A last mechanism by which guest-host interactions can control release of molecules is through inclusion effects of therapeutics with macrocycles anchored to a polymer backbone (Figure 3.4E). Several groups have investigated covalently crosslinked hydrogels containing CD pendant groups to provide sustained release of small molecules.104-109 In one example, the von Recum group developed polyurethane
gels containing CD as device coatings for the controlled release of numerous antibiotics.110 Work from our own group has also explored CD retentive effects for
controlled release of small molecules including doxorubicin, doxycycline, and peptides containing tryptophan residues, from guest-host assembled networks, leveraging these
interactions to provide materials that are simultaneously injectable and exhibit sustained release properties.109 These systems provide tunable small molecule release through the
engineering of host content, as well as the guest affinity for the host included in the network.

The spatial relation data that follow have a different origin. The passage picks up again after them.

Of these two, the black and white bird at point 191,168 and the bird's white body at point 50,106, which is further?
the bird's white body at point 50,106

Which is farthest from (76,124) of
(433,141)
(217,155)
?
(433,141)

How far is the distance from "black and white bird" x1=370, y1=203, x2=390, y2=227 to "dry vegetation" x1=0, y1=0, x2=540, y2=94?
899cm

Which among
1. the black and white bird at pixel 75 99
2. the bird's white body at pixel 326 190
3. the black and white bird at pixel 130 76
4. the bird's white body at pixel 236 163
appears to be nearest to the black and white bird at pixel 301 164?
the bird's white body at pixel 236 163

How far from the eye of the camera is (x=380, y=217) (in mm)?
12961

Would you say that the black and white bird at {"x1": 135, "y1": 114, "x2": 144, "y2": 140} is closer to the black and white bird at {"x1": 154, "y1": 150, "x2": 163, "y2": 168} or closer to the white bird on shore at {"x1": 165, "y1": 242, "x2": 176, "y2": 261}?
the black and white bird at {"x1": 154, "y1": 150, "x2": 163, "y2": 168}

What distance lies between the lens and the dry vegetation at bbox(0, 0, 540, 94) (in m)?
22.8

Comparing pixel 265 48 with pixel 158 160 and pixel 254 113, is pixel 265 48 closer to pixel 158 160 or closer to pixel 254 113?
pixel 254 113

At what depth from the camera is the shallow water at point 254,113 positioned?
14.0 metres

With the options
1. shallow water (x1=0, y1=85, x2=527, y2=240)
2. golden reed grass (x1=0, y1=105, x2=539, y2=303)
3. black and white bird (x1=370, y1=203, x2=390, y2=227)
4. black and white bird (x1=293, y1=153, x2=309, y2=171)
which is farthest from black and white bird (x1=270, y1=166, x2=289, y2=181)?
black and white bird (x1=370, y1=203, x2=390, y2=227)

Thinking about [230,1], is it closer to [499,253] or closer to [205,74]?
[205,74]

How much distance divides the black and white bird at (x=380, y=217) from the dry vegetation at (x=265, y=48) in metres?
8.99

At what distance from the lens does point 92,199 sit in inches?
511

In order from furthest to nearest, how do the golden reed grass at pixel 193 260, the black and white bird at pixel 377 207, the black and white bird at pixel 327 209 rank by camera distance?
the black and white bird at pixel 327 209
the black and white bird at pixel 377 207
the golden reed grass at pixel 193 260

Figure 3.4. Guest-host interactions in drug delivery systems. Guest-host chemistry
may be used for direct, non-covalent modification of drug molecules with targeting ligands (A), to provide non-covalent modification of nanoparticle drug carriers with targeting or stealth ligands (B), and to impart molecular carrier functionality to nanoparticles (C). Furthermore, in hydrogel systems, guest-host chemistry may be used to tune crosslinks in hydrogels for the diffusive release of biomacromolecular therapeutics (D) or to promote retention of small molecule therapeutics within the hydrogel (E).